CAMPANHA LANÇADA PARA RESGATAR DINHEIRO DO FGTS DO GRÁFICO NÃO PAGO PELA GRÁFICA EM TEMPO DE CRISE

Depois de ser o único sindicato dos gráficos no Estado a criar campanha para garantir efetivo reajuste do vale-alimentação baseado no preço dos alimentos da cesta básica em 2016, o Sindicato da categoria em Jundiaí e região (Sindigráficos) decidiu fazer outra campanha inédita para 2017. O órgão buscará recuperar o dinheiro do FGTS dos trabalhadores não recolhido pelas empresas em tempo de crise e nos últimos cinco anos. E a campanha já inicia na prática com intervenções sindicais em empresas com o apoio da classe e também na esfera jurídica sempre que preciso. O primeiro resultado já surgiu. A Justiça do Trabalho em Campo Limpo condenou o jornal Diário de São Paulo e a editora Fontana, ambos do mesmo grupo econômico em Jarinu, a pagar R$ 100 mil relativo a dívida com o FGTS, pendentes desde setembro de 2014 e até os dias atuais.

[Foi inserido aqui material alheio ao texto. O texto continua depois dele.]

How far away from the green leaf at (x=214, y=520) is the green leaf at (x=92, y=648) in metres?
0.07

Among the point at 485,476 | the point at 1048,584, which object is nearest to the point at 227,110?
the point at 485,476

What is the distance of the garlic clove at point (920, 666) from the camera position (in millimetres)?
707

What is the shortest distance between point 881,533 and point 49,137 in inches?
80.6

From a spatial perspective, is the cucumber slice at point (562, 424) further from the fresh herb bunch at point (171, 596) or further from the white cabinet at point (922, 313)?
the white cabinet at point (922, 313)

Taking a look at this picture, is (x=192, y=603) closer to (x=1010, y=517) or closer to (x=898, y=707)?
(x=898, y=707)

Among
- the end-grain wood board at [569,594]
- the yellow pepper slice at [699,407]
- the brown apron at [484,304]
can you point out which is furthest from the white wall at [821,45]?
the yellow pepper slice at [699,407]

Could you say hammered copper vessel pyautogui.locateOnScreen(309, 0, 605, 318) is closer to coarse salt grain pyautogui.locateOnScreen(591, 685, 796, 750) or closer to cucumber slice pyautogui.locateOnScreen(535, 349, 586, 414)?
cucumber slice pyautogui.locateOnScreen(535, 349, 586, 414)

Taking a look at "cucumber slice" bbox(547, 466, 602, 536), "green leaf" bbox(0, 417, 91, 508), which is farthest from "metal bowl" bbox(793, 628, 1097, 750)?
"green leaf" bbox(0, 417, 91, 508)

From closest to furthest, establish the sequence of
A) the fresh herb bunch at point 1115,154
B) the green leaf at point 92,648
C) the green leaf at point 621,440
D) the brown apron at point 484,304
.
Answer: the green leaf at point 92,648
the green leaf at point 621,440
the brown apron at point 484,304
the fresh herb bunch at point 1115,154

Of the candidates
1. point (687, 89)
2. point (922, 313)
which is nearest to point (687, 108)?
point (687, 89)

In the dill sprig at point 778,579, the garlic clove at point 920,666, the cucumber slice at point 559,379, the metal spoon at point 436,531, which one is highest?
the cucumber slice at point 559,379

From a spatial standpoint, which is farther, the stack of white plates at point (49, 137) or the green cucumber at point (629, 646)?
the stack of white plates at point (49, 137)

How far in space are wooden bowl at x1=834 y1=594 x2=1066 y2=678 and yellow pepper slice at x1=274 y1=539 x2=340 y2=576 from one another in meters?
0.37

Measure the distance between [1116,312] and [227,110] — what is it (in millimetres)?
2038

O Sindicato já mostra que será implacável nesta campanha de cobrança do FGTS, como foi no aumento do vale-alimentação e assim continuará. Os primeiros beneficiados são os gráficos do Diário-SP/Editora Fontana. As empresas poderão pagar até mais que os R$ 100 mil, após levantada toda a dívida com FGTS de seus funcionários, como aponta a sentença do juiz Fábio Trifiatis, da Vara de Campo Limpo. Por descumprir a lei e o caso parar na Justiça, o grupo empresarial ainda foi condenada a pagar quase 20% do valor da causa com os custos processuais e honorários advocatícios, o que corresponde a mais R$ 20 mil aproximadamente.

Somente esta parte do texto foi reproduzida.